### Texto da página
O professor da UFRGS acredita que, em um momento de polarização, um
abandono do plenário seria difícil de ser justificado. “Não só o
deputado está perdendo sua visibilidade, como vai ser condenado por ter
fugido da raia”.
Para Jorge Almeida, da UFBA, a presença maciça
de deputados na votação na Câmara foi fruto da cooptação, distribuição
de recursos e de cargos. “Foi um processo muito rebaixado do ponto de
vista político. O Congresso virou uma feira de varejo. Grande parte dos
votos foi fruto de interesses particulares”.
Segundo o professor,
uma reforma política deveria inserir a possibilidade de destituição do
presidente da República. “Já houve um ataque à democracia. A legislação
tem uma falha porque não traz a possibilidade de destituição do
presidente por vontade popular, por plebiscito”.
Impactos
Para os cientistas políticos, o impeachment é um instrumento legítimo que, no entanto, deixa traumas em uma sociedade democrática.
“Ele deve ser usado muito excepcionalmente, porque já é um trauma quando utilizado dentro do previsto, dentro da lei. A lei do impeachment é
muito aberta, ela permite que uma coisa muito pequena, como as
pedaladas fiscais, sejam utilizadas para conduzir o processo. Isso deixa
uma marca muito ruim para a democracia brasileira. No processo do
[ex-presidente] Collor, a gente não tinha o Congresso tão rachado, a
sociedade dividida, além disso, a acusação era mais sólida”, diz o
professor Ortellado, da USP.

### Linhas armazenadas

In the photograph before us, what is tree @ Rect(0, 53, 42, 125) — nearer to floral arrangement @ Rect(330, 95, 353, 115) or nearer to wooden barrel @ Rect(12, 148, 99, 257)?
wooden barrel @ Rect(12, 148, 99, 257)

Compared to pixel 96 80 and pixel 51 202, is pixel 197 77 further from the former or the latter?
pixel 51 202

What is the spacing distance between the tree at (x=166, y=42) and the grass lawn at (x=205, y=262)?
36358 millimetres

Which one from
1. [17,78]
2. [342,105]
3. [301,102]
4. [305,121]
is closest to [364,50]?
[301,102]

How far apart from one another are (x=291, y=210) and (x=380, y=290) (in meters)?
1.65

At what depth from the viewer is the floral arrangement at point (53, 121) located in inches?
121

### Tarefas a cumprir
**1)** Diga se cada afirmação concorda com o texto sobre o impeachment e responda sim ou não, citando as palavras do texto que decidem a questão. (a) Jorge Almeida é professor da UFBA. (b) Para Ortellado, a acusação contra Collor era menos sólida. (c) Segundo Jorge Almeida, a legislação permite destituir o presidente por plebiscito.
**2)** Reescreva de forma mais breve o parágrafo do texto sobre o impeachment que começa com "Para Jorge Almeida, da UFBA", mantendo os fatos principais.
**3)** Retome o texto sobre o impeachment a partir do ponto em que ele termina.
As linhas são um material à parte e não fazem parte do texto.

### Respostas finais
**1)**
(a) Sim: "Para Jorge Almeida, da UFBA".
(b) Não: "além disso, a acusação era mais sólida".
(c) Não: "não traz a possibilidade de destituição do presidente por vontade popular, por plebiscito".

**2)** Jorge Almeida, da UFBA, atribui a presença maciça de deputados na votação da Câmara à cooptação e à distribuição de recursos e de cargos. Ele considera o processo politicamente rebaixado e diz que o Congresso virou uma "feira de varejo", com grande parte dos votos movida por interesses particulares.

**3)**
A decisão da Câmara dos Deputados de abrir processo de impeachment da
presidenta Dilma Rousseff pode ampliar a divisão da sociedade
brasileira, acrescenta Ortellado. “Essa polarização está sendo
construída com base de sentimentos. As pessoas aderem a uma visão de
grupo que está pronta. Não existem visões intermediárias. Enquanto não
mudarmos a nossa forma de ver a política, de maneira mais ponderada, não
vamos sair dessa situação. Não há solução boa, qualquer lado que perder
vai se sentir lesado”.
Segundo Marlise Matos, “o processo mostra
fragilidade no processo democrático no Brasil”. A professora vê riscos
para democracia brasileira e projeta um cenário de retrocesso e perdas
de diretos sociais no Congresso. “O risco desse cenário é de uma agenda
de retrocesso. Esse congresso, assim que eleito, começou a pautar
propostas de regressão. A gente vai ter que conviver com uma agenda de
retrocesso de direitos sociais”, comenta.
“Utilizou-se de um
sentimento muito forte, que é a indignação com a corrupção. E a campanha
Fora Dilma! explorou de forma muito bem-sucedida essa indignação. Por
outro lado, se explorou de forma muito profunda a questão do golpe. Esse
recurso que o governo usou para se defender gerou uma polarização muito
generalizada na população brasileira. Estamos falando de 30% da Câmara
dos Deputados e 30% da população, e isso vai fazer com que essas pessoas
se sintam subtraídas, com sentimento de ter sua presidenta eleita
subtraída do cargo”, disse Matos.
Próximos passos
Nesta
segunda-feira (18), o processo será enviado ao Senado e no dia seguinte
(19), lido no plenário da Casa. Amanhã (19), os líderes partidários
deverão indicar os 42 parlamentares que vão compor a comissão que
analisará o assunto no Senado, com 21 titulares e 21 suplentes. A
comissão tem prazo de 48 horas para eleger o presidente e o relator. Por
causa do feriado de 21 de abril na quinta-feira, isso deverá ocorrer
somente na segunda-feira (25).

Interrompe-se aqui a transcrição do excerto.